平成21(行ヒ)83 解職請求署名簿無効決定異議申立棄却決定取消請求事件  
平成21年11月18日 最高裁判所大法廷 判決 破棄自判 高知地方裁判所

主文
原判決を破棄する。
別紙決定目録記載の決定を取り消す。
訴訟の総費用は被上告人の負担とする。

理由
上告代理人中北龍太郎の上告受理申立て理由及び上告代理人樺島正法,同小西憲太郎,同佐竹明の上告受理申立て理由(ただし,排除されたものを除く。)について

1 本件は,東洋町選挙管理委員会(以下「処分行政庁」という。)が,東洋町議会議員A(以下「A議員」という。)に係る解職請求者署名簿の署名について,解職請求代表者に非常勤の公務員である農業委員会委員が含まれているとして,そのすべてを無効とする旨の決定をし,さらに,請求代表者等の関係人である上告人らによる異議の申出も平成20年5月20日付けの決定(以下「本件異議決定」という。)により棄却したことから,上告人らにおいて本件異議決定の取消しを求める事案である。

==================================================

> 依頼 1:
上の判決文に名前が出てくる上告代理人を、一人残らず書き出してください。
> 依頼 2:
判決文によると、本件異議決定は何年何月何日付けの決定ですか。
> 依頼 3:
上の判決文を、最後の文に続けて書き進めてください。

> データ抜粋:
==================================================

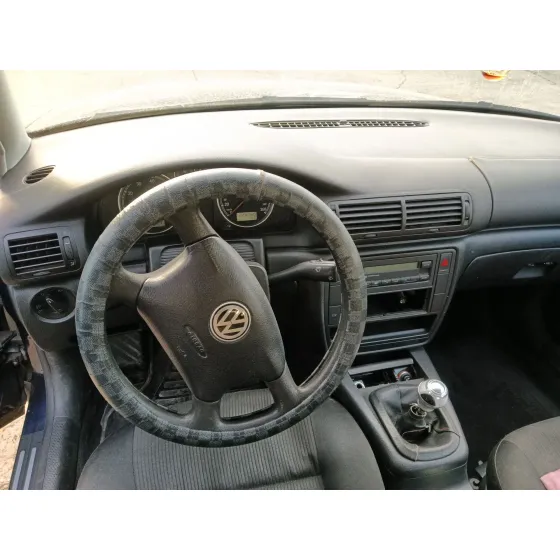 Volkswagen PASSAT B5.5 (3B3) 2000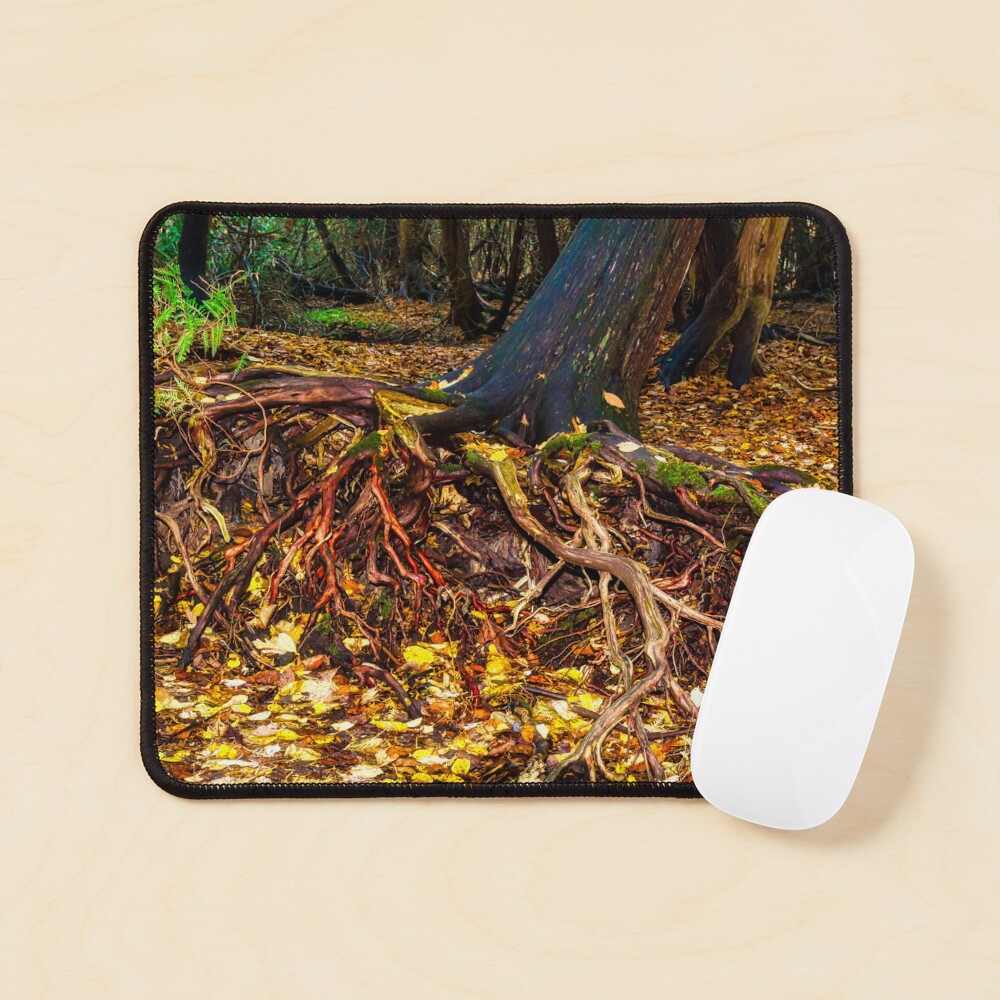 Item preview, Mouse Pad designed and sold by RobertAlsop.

==================================================

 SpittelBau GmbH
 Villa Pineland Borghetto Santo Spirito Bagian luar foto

==================================================

> 最終回答 1:
中北龍太郎、樺島正法、小西憲太郎、佐竹明

> 最終回答 2:
平成20年5月20日付けです。

> 最終回答 3:
2 原審の適法に確定した事実関係等の概要は,次のとおりである。
(1) 上告人X1を含む6名(以下「本件代表者ら」という。)は,処分行政庁に対し,平成20年3月14日,A議員に係る解職請求書を添えて,本件代表者らがその解職請求代表者である旨の証明書の交付を申請し,同月17日,処分行政庁からその旨の証明書の交付を受けた。当時,上告人X1は,非常勤の公務員である農業委員会委員であった。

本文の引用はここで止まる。